> Required work: Please return every line of the records that contains the word "site".
================================
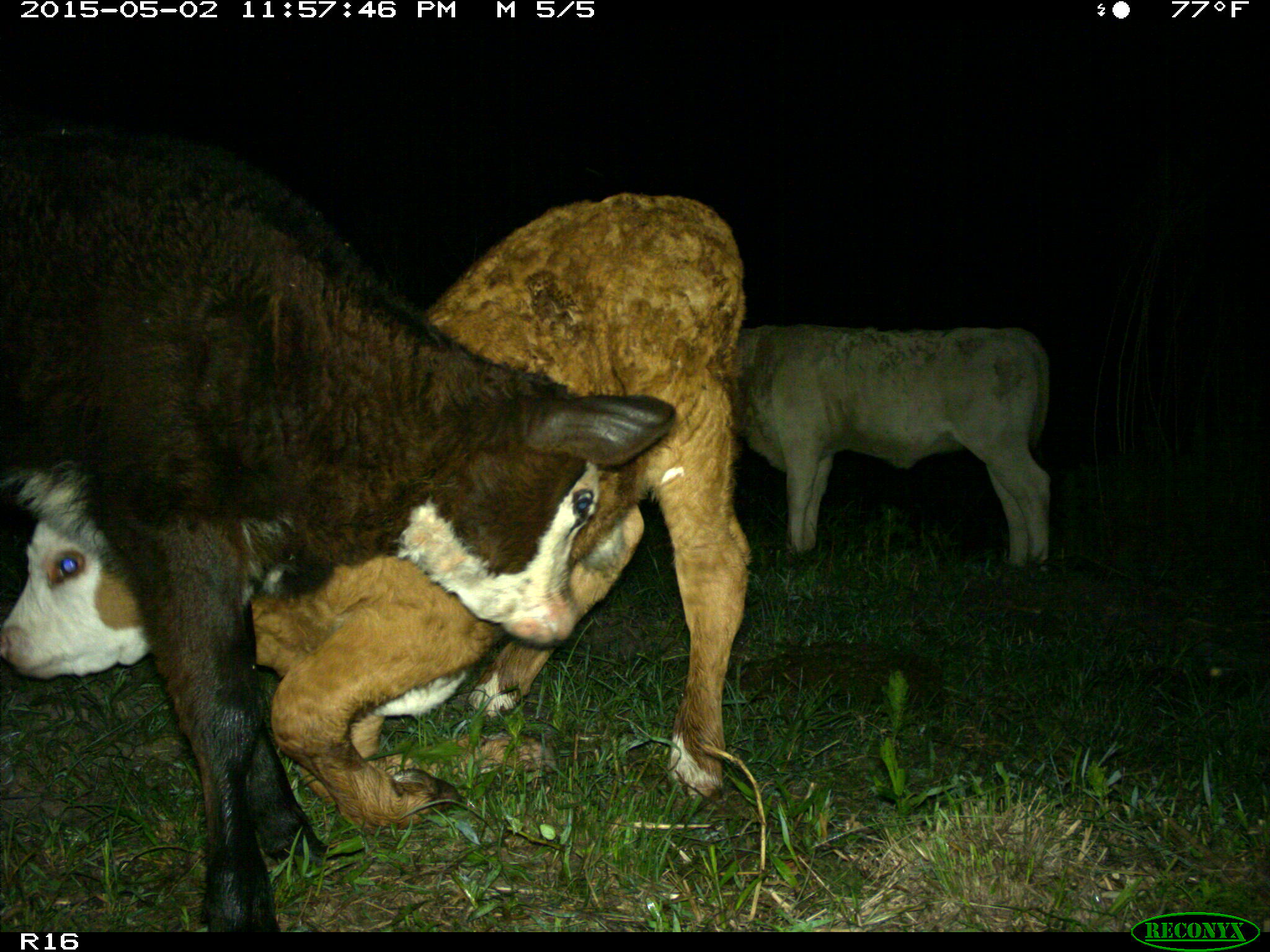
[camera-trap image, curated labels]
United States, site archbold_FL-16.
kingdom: Animalia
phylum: Chordata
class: Mammalia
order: Artiodactyla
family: Bovidae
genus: Bos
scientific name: Bos taurus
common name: domestic cow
Bos taurus (domestic cow).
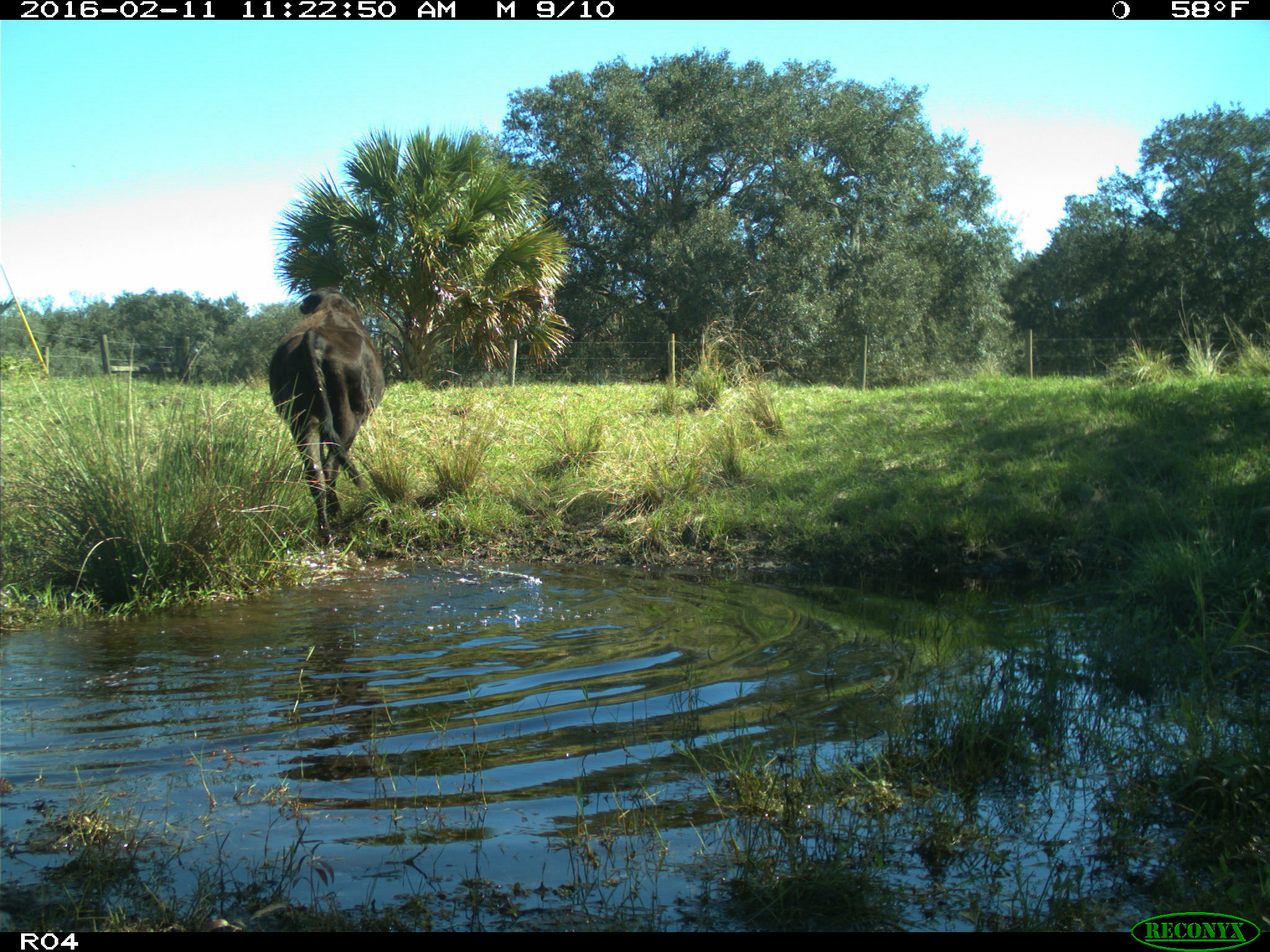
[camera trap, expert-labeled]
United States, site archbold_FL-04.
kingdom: Animalia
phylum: Chordata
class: Mammalia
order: Artiodactyla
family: Bovidae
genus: Bos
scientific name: Bos taurus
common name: domestic cow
================================
> Result for this task:
United States, site archbold_FL-16.
United States, site archbold_FL-04.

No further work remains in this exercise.